いいこと思いついた。たいぶいいこと思いついた。NK風証明図のストリング図による描画で、けっこう困るのが選言〈論理OR〉の処理。これの描画法を思いついた。
思いついた時系列に沿って説明する。分配法則 A∧(B∨C) ⇒ A∧B ∨ A∧C (シーケント矢印は二重矢印)の証明を、上から下方向のストリング図で描く。
ここで、黒三角(▲、▼)は分岐と合流だが、AND分岐、AND合流、OR分岐、OR合流がある。

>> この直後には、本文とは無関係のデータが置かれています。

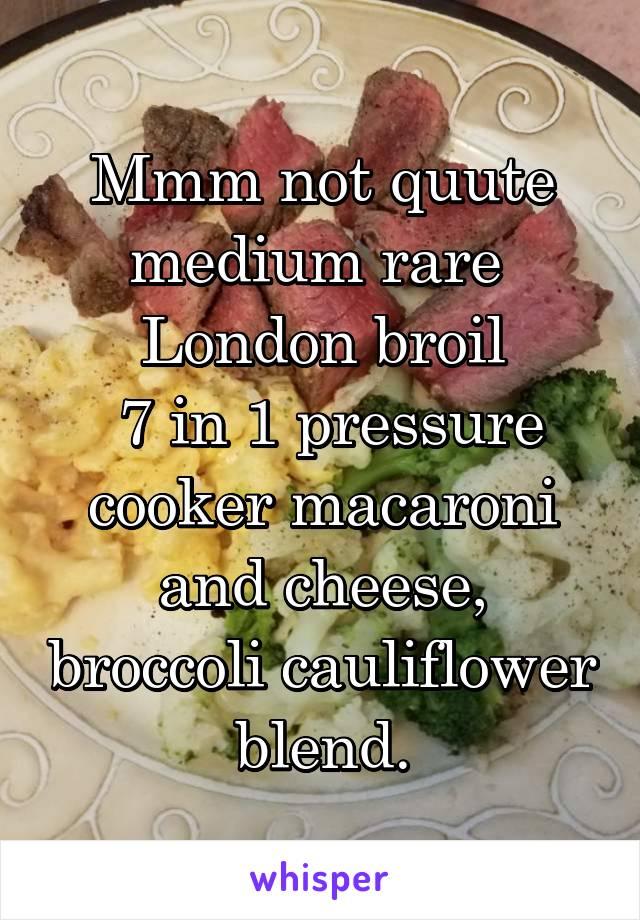 Mmm not quute medium rare  London broil  7 in 1 pressure cooker macaroni and cheese, broccoli cauliflower  blend.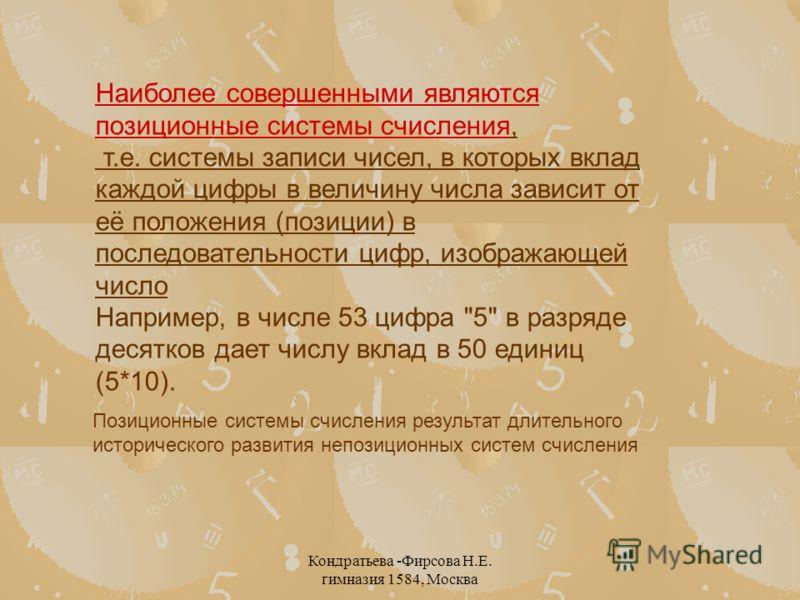 Кондратьева -Фирсова Н.Е. гимназия 1584, Москва Наиболее совершенными являются позиционные системы счисления, т.е. системы записи чисел, в которых вклад каждой цифры в величину числа зависит от её положения (позиции) в последовательности цифр, изобра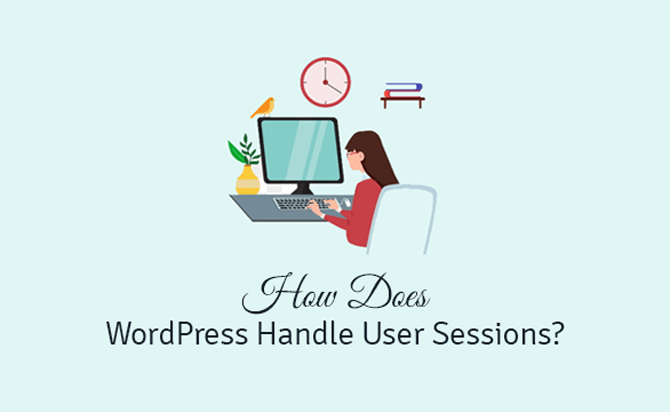 how does wordpress handle user sessions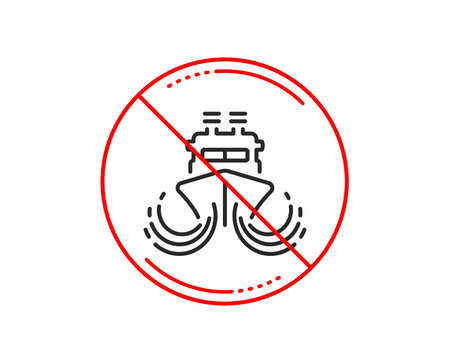No or stop sign. Ship in waves line icon. Watercraft transport sign. Shipping symbol. Caution prohibited ban stop symbol. No  icon design.  Vector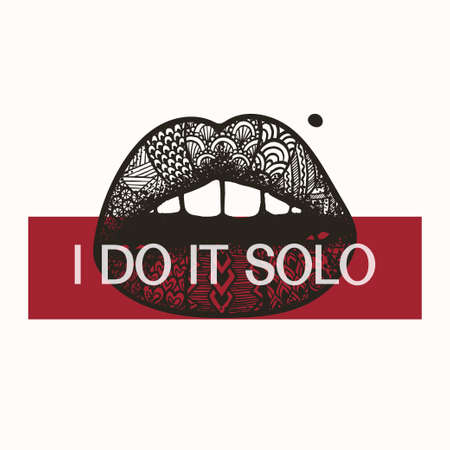 Hand drawn sexy lips with zentangle art and slogan I DO IT SOLO for printed tee and other design element. Vector illustration. Ilustração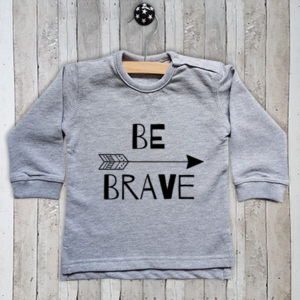 Sweater met tekst Be brave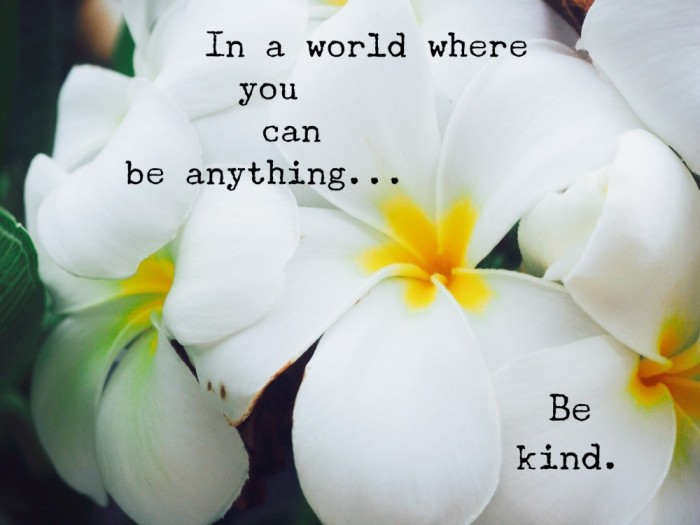 Words of Wisdom - be kind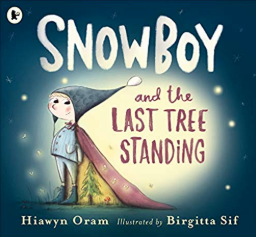 Snowboy and the last tree standing    Hiawyn Oram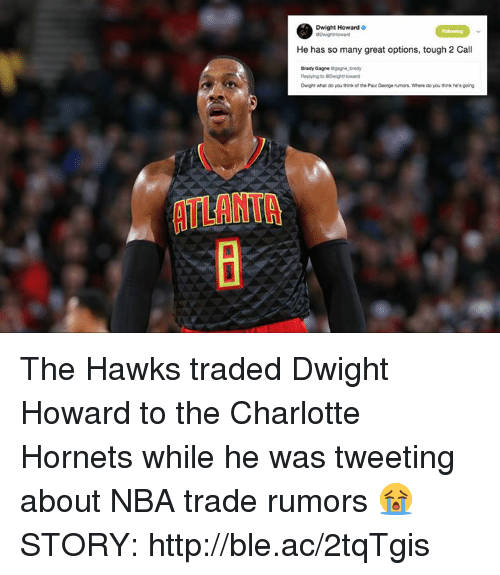 Dwight Howard, Nba, and Charlotte: Dwight Howard  He has so many great options, tough 2 Call  Brady Gagne  Dwight what do you think of the Pau George rumors. Where do you think he's going  ATLANTA The Hawks traded Dwight Howard to the Charlotte Hornets while he was tweeting about NBA trade rumors 😭  STORY: http://ble.ac/2tqTgis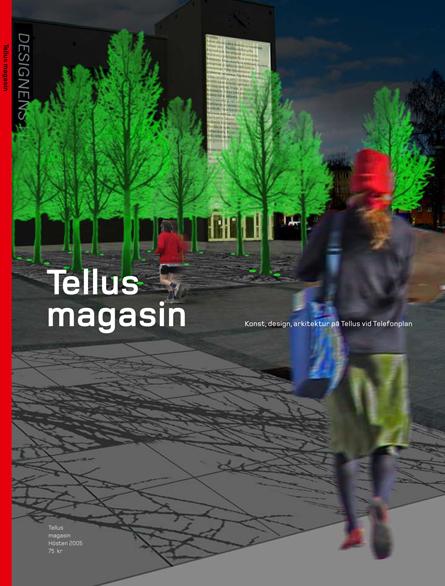 ©Tellus Magasin. Beställare: Vasakronan.
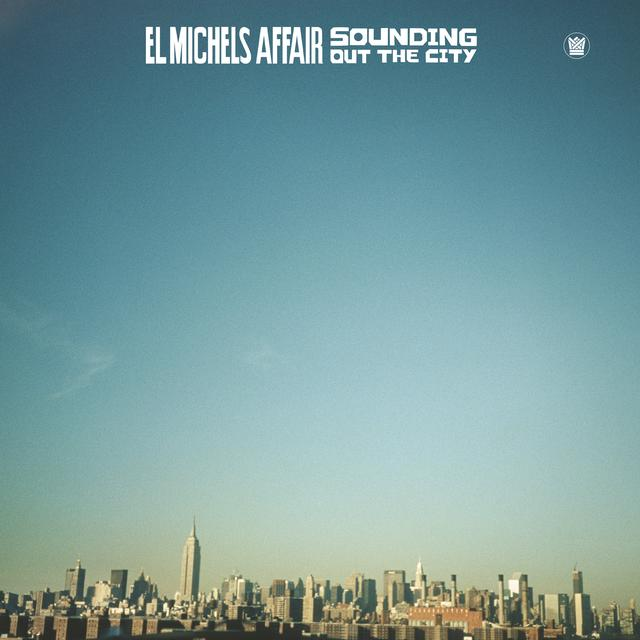 El Michels Affair SOUNDING OUT IN THE CITY Vinyl Record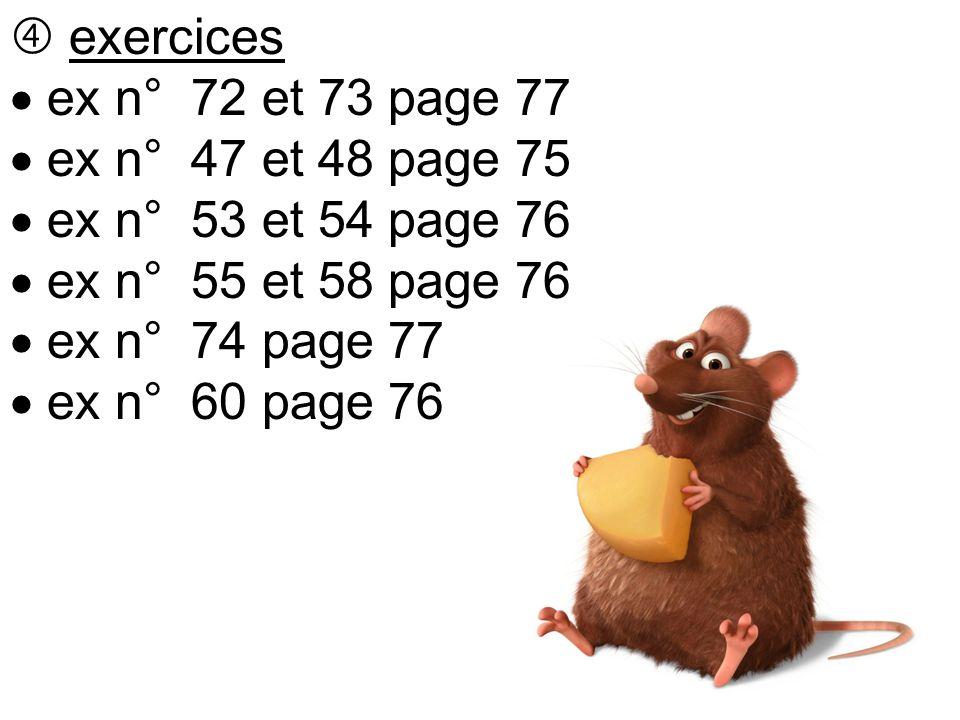  exercices  ex n° 72 et 73 page 77  ex n° 47 et 48 page 75  ex n° 53 et 54 page 76  ex n° 55 et 58 page 76  ex n° 74 page 77  ex n° 60 page 76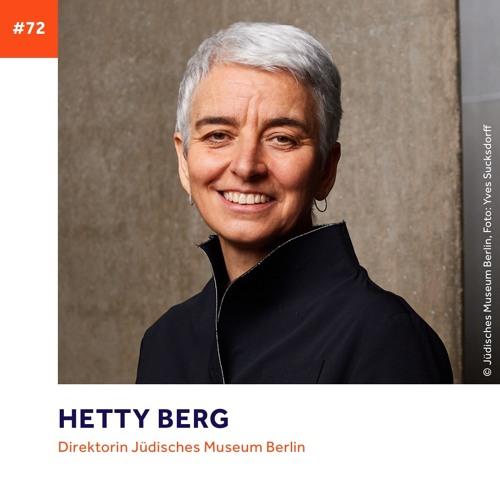 #72 - Hetty Berg über Begegnungen, Sprachen und ihr Judentum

- AND分岐:命題を2つの成分命題に分ける。コピー〈対角〉と 連言のelim-left, elim-rightで作れる。
- AND合流:仮定が同じときだけ合流できて、デカルトペアを作る。
- OR分岐: 命題を2つの成分命題に分ける。場合分け、case文になる。
- OR合流: 結論が同じときだけ合流できて、デカルトコペアを作る。
AND分岐した2本のワイヤーは連言関係にあり、OR分岐した2本のワイヤーは選言関係にある。が、ワイヤーのあいだの領域が無色だと区別が付かない。領域色付きストリング図が必要になる。
領域色付きストリング図を避けるために、選言ボックスを導入する。
青い枠で囲っている部分が選言ボックス〈disjunction box〉。
- 選言ボックス内の分岐(▲)は選言分岐=場合分けである。
- 選言ボックス内の合流(▼)は選言合流であり、デカルトコペアを作る。
- 選言ボックス内の平行ワイヤーは選言関係にある。
- 選言ボックス内に横方向から入るワイヤーは連言〈AND〉でノードに入る。
選言ボックス内のノードは、縦方向に上から入るワイヤーと横方向に左から入るワイヤーを持つ。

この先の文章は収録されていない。